To run the tests, run the appropriate command below ([why they are different](https://github.com/pytest-dev/pytest/issues/1629#issue-161422224)):

- Python 2.7: `py.test simple_cipher_test.py`
- Python 3.4+: `pytest simple_cipher_test.py`

Alternatively, you can tell Python to run the pytest module (allowing the same command to be used regardless of Python version):
`python -m pytest simple_cipher_test.py`

### Common `pytest` options

- `-v` : enable verbose output
- `-x` : stop running tests on first failure
- `--ff` : run failures from previous test before running other test cases

For other options, see `python -m pytest -h`

## Submitting Exercises

Note that, when trying to submit an exercise, make sure the solution is in the `$EXERCISM_WORKSPACE/python/simple-cipher` directory.

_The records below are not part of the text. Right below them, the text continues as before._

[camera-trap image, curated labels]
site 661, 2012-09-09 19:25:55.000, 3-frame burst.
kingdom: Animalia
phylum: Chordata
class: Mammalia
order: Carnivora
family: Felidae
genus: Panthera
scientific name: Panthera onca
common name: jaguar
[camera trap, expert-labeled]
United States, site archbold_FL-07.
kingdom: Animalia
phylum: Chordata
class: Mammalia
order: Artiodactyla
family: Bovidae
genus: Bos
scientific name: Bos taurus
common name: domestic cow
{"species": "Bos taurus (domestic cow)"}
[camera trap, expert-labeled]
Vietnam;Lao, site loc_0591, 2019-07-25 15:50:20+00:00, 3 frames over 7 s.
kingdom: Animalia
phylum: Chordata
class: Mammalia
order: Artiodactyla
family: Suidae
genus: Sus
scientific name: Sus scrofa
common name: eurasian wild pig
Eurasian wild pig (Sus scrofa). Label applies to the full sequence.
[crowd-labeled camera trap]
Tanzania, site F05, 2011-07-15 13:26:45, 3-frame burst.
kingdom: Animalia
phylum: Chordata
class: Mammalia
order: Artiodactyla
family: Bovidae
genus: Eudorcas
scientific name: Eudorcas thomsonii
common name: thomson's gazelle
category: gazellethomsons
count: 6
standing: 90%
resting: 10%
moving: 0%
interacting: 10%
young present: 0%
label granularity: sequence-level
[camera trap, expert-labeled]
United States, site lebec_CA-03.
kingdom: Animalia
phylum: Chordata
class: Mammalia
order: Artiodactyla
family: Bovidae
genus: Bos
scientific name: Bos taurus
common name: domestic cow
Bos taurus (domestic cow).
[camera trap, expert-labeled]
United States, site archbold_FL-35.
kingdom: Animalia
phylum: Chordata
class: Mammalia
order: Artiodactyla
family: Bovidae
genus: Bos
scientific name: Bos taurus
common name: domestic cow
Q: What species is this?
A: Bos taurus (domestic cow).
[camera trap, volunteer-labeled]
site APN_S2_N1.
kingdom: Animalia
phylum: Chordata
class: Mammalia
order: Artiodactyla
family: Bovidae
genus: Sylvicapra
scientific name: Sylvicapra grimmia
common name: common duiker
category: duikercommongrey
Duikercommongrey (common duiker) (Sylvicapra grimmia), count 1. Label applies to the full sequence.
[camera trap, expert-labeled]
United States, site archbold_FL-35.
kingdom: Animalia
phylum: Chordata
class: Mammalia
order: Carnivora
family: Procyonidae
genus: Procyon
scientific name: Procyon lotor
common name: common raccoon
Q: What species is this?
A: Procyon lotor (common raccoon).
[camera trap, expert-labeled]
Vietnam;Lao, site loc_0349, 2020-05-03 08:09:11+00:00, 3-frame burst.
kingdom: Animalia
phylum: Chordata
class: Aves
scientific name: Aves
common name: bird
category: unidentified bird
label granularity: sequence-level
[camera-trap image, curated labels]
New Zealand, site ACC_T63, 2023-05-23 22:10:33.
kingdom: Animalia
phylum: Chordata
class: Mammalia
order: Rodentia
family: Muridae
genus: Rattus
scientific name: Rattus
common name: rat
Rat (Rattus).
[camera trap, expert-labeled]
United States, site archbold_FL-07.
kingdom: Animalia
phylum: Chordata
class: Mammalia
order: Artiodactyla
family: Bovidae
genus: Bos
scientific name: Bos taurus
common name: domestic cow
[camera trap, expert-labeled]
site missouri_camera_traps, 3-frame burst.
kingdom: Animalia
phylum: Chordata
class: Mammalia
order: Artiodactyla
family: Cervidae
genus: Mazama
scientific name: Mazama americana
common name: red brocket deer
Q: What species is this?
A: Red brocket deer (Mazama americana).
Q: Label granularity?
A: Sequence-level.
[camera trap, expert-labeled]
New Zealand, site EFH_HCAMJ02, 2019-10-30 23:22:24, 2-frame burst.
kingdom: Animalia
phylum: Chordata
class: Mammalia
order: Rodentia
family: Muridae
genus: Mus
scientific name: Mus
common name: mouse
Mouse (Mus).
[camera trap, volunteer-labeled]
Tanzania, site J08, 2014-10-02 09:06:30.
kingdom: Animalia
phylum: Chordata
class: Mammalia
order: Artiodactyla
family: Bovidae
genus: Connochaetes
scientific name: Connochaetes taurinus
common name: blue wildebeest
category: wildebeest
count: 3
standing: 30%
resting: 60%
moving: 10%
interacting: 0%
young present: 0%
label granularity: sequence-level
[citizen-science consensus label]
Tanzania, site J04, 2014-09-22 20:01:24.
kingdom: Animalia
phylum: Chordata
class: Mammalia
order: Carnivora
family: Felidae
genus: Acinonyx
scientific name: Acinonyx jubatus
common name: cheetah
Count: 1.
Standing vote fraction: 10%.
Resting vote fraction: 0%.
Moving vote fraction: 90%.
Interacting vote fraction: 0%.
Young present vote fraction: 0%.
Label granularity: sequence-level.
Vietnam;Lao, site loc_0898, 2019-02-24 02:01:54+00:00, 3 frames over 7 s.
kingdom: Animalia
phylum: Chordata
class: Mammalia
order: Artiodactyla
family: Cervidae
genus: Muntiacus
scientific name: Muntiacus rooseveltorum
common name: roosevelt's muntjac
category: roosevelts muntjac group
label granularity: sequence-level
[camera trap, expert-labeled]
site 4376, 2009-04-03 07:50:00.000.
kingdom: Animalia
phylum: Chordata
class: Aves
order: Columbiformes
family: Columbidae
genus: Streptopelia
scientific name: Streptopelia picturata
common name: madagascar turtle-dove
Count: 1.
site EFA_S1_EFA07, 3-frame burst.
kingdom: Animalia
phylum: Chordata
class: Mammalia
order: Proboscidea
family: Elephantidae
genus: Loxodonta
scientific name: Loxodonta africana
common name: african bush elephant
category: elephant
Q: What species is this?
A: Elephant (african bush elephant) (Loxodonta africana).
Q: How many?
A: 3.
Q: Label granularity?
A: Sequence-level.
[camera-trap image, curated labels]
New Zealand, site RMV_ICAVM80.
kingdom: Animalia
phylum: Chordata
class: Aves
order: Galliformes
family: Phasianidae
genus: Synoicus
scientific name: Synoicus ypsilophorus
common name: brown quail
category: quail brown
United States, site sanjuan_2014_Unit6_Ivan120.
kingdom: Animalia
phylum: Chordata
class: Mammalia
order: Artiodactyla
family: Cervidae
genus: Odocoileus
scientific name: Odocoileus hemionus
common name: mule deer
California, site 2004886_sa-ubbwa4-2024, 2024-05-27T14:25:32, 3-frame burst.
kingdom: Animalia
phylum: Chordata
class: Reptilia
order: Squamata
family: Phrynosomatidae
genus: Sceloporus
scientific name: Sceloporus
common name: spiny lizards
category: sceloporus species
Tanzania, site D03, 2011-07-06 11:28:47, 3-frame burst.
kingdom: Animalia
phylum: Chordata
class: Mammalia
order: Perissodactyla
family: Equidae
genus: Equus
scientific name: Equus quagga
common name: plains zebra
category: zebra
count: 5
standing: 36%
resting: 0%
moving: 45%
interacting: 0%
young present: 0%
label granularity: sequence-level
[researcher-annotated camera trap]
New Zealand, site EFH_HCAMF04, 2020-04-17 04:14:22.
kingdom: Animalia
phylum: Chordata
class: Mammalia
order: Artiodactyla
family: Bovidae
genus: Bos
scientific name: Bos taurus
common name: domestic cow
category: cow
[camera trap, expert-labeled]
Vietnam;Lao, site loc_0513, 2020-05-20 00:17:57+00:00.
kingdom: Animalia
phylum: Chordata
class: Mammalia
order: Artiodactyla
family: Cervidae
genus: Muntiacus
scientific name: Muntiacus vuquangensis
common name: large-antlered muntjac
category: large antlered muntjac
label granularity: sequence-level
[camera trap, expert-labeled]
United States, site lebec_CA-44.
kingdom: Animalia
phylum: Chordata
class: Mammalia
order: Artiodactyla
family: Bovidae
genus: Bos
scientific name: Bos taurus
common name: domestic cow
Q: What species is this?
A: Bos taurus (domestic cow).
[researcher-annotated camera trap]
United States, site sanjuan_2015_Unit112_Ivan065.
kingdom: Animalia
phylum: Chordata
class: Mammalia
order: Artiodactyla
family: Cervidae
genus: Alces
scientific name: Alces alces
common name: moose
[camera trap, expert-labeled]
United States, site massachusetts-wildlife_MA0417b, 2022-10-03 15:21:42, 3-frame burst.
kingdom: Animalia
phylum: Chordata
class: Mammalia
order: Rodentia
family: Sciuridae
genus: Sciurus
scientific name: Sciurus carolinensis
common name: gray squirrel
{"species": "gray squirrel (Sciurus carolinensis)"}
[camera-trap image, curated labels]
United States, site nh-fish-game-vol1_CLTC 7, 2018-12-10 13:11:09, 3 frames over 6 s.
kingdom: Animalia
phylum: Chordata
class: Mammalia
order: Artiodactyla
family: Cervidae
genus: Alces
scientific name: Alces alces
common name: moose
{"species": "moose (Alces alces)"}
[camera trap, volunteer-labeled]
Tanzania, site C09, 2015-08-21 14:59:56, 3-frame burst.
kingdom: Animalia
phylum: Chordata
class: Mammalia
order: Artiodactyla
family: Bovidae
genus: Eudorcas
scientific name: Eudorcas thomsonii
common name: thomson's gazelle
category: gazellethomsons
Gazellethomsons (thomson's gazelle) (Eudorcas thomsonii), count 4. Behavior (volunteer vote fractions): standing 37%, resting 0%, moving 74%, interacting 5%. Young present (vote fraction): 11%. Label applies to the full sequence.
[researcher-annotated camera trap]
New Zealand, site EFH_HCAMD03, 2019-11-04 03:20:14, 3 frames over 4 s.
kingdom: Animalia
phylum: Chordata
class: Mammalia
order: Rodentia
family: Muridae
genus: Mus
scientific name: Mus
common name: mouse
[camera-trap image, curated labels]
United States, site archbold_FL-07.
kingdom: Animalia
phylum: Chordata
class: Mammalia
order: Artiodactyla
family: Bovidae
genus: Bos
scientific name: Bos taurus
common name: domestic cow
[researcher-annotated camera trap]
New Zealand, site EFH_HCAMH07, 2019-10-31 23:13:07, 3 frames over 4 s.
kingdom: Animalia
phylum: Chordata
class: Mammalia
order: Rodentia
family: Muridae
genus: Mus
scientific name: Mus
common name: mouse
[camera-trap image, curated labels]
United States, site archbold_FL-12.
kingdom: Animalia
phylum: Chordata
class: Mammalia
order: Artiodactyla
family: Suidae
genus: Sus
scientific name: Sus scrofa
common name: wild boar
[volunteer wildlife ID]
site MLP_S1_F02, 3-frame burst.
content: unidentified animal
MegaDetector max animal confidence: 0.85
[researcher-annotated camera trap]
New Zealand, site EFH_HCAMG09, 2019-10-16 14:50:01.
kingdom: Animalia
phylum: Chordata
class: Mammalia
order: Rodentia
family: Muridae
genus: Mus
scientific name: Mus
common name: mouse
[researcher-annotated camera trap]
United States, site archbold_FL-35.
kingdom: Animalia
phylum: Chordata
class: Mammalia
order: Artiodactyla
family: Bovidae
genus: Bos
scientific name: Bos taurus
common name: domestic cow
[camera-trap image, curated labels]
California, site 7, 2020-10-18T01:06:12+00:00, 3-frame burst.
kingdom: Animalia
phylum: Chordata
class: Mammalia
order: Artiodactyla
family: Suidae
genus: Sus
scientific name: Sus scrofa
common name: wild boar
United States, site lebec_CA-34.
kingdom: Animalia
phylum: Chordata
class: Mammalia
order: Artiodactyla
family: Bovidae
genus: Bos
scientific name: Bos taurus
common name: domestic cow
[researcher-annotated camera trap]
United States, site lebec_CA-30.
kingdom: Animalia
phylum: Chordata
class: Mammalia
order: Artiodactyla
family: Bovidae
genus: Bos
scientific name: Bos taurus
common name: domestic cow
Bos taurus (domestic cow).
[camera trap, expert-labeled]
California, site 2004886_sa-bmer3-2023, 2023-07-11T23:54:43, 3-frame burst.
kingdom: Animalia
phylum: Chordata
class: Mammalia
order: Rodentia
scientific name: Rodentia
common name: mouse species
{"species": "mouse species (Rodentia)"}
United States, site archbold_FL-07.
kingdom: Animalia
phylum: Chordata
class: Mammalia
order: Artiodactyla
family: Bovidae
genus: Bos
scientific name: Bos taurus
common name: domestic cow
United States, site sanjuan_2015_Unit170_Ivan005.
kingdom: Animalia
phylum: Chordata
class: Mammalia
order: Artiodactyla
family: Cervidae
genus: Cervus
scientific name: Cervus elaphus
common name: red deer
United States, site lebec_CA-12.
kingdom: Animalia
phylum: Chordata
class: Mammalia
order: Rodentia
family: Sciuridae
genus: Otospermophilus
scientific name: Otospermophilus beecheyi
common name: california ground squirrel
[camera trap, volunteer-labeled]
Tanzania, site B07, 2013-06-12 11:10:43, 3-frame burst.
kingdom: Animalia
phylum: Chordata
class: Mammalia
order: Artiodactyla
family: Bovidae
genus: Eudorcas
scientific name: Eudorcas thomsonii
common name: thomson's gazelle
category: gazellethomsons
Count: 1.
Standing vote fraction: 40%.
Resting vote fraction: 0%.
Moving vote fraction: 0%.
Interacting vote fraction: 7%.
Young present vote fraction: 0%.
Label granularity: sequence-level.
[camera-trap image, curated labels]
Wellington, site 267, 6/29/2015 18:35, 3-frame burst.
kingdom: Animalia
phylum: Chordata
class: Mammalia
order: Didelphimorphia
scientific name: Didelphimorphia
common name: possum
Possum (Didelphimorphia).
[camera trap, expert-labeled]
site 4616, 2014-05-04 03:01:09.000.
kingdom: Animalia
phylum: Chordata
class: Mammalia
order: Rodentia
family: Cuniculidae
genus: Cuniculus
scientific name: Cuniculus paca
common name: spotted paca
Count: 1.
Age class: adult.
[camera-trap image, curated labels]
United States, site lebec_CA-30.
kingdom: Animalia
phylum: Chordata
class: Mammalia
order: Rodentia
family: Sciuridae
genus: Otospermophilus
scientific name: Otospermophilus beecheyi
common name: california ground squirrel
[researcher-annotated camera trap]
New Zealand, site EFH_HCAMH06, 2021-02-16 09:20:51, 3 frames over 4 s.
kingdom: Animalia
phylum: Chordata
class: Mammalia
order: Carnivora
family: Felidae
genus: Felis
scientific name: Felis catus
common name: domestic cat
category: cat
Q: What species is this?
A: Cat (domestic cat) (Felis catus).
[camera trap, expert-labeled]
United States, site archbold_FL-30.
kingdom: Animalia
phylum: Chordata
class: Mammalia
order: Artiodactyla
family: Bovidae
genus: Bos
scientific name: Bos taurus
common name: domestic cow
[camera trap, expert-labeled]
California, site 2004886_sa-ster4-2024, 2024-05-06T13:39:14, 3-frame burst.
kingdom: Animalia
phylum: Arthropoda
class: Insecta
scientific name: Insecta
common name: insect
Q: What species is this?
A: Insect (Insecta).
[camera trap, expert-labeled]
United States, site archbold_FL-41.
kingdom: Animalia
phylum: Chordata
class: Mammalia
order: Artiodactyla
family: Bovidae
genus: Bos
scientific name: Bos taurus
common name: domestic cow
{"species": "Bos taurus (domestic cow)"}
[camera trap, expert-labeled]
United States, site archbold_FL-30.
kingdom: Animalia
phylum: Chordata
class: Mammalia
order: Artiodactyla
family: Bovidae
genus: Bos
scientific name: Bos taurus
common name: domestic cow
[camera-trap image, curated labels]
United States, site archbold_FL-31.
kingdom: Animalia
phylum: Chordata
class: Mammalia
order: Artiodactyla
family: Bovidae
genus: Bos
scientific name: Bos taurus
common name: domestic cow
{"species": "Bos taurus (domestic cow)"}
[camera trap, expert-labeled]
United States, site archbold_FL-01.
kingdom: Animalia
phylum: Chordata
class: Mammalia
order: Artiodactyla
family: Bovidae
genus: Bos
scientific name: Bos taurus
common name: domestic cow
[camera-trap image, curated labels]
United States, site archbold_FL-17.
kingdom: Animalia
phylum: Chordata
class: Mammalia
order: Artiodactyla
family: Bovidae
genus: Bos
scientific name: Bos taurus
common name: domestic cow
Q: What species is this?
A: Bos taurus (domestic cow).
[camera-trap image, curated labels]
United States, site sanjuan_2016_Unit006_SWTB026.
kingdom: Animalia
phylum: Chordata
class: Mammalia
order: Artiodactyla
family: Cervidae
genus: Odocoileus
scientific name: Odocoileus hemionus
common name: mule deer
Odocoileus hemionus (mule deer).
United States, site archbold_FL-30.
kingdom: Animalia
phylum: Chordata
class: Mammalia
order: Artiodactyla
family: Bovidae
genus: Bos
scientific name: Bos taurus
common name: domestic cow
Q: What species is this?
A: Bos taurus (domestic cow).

You can find your Exercism workspace by running `exercism debug` and looking for the line that starts with `Workspace`.

For more detailed information about running tests, code style and linting,
please see [Running the Tests](http://exercism.io/tracks/python/tests).

## Source

Substitution Cipher at Wikipedia [http://en.wikipedia.org/wiki/Substitution_cipher](http://en.wikipedia.org/wiki/Substitution_cipher)

## Submitting Incomplete Solutions

It's possible to submit an incomplete solution so you can see how others have completed the exercise.